2026-06-11 · skills

Chapter 7: The Codex side

Rebuild the same PR reviewer in OpenAI Codex and pull out the vendor-neutral lessons that transfer between agents.

Xiaoman · The Far Shore

Xiaoman has always assumed its way is the only way. Today it meets a distant cousin.

Draft chapter. First cut to prove the format; it will be hardened before it is indexed.

What you’ll build

You will rebuild the PR reviewer in OpenAI Codex and run it against the same diff you used in earlier chapters. The point is not to pick a winner. It is to separate what is portable (the concepts) from what is vendor-specific (the config), so that switching tools later costs you a day of relearning syntax instead of rewriting your whole design. By the end you will have three things: the reviewer running on Codex’s own config, a side-by-side comparison table, and a short list of the design pieces that didn’t change when you moved.

Why is this chapter in the middle of the course, before evals and observability? Because getting locked into one vendor is a problem in itself. If your reviewer only works because of one provider’s exact prompt syntax, your judgment is now tied to that vendor’s config. Doing the same job twice, on two tools, forces you to see which parts are the idea and which are just implementation detail.

Prerequisites

  • Chapters 4 to 6 finished: a working PR reviewer in your Claude-based agent, with a defined scope, least-privilege tools, and (optionally) the orchestration from Chapter 6.
  • Access to OpenAI Codex and its docs. Codex ships as a CLI (@openai/codex), an IDE extension, a cloud/web mode, and integrations. See the official docs.
  • The same PR or diff you reviewed earlier, so the comparison is fair. Comparing on different inputs tells you nothing.

Steps

1. Restate the reviewer’s intent, tool-free

Write the review job in plain language, with no reference to any vendor. This statement is the portable core: if it mentions a specific config key or prompt-block name, it is not portable yet. Cut it down to goal, checks, inputs, and output shape.

INTENT (vendor-neutral):
  GOAL:   Review a PR diff and report defects a senior engineer would block on.
  CHECKS: security (injection, authz, secrets),
          performance (N+1, blocking I/O on hot paths),
          tests (untested branches, deleted assertions).
  INPUT:  unified diff + changed-file contents (read-only).
  OUTPUT: JSON list {file, line, severity, finding, suggested_fix}.
  LIMITS: read-only on the repo; no network; no writing files.

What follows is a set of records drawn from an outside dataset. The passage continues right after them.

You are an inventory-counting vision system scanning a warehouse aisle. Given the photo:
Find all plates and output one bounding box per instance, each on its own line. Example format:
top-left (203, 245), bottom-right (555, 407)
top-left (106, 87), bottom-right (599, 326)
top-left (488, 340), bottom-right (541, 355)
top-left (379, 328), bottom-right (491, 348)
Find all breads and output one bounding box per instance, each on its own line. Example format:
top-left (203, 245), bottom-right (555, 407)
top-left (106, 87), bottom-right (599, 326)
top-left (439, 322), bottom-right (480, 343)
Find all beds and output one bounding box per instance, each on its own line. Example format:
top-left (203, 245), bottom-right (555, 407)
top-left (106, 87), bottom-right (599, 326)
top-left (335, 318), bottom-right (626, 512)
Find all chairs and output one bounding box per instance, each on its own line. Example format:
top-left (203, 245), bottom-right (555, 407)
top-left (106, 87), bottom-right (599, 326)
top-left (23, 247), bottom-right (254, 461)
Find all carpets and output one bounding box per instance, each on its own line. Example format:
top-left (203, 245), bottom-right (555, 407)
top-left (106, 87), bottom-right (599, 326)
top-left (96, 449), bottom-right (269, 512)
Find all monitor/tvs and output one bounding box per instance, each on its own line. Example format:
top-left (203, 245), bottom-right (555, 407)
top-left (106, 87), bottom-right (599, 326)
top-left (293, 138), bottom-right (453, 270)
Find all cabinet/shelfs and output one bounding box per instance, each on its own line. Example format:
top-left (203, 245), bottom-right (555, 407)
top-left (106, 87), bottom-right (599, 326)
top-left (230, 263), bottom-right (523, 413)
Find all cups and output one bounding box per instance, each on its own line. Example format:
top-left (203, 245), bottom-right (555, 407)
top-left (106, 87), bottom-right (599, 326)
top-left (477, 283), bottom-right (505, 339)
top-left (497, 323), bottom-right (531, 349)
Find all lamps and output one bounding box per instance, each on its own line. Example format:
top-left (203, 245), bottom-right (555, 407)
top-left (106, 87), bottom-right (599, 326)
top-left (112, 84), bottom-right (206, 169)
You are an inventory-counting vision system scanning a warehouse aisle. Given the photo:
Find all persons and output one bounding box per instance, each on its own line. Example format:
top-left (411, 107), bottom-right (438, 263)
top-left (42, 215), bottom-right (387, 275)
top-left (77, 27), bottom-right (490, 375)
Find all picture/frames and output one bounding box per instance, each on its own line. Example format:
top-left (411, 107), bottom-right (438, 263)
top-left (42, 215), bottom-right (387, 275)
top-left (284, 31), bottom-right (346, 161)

2. Map each concept to its Codex equivalent

For every piece of your Claude-based design, find the Codex counterpart in its docs, and note which ones line up and which don’t. The two tools have more in common than not: both have project instructions, a permission/approval model, a sandbox, MCP for external tools, and a non-interactive headless mode. Only the names and file formats differ.

CONCEPT                  Claude Code              Codex
project instructions     CLAUDE.md                AGENTS.md
packaged capability      Skill (SKILL.md +        custom prompt / "skill"-style
                         scripts)                 reusable instruction + scripts
config surface           settings.json            config.toml (model, approvals,
                                                   sandbox, mcp_servers, profiles)
permission model         allow/ask tool rules     approval_policy + sandbox_mode
external tools           MCP servers              MCP servers
headless / CI run        SDK / -p one-shot        codex exec (non-interactive)
sub-tasks                subagents                subagents

Note: treat the exact Codex config keys as illustrative and confirm names and values against the official docs, since they change between releases.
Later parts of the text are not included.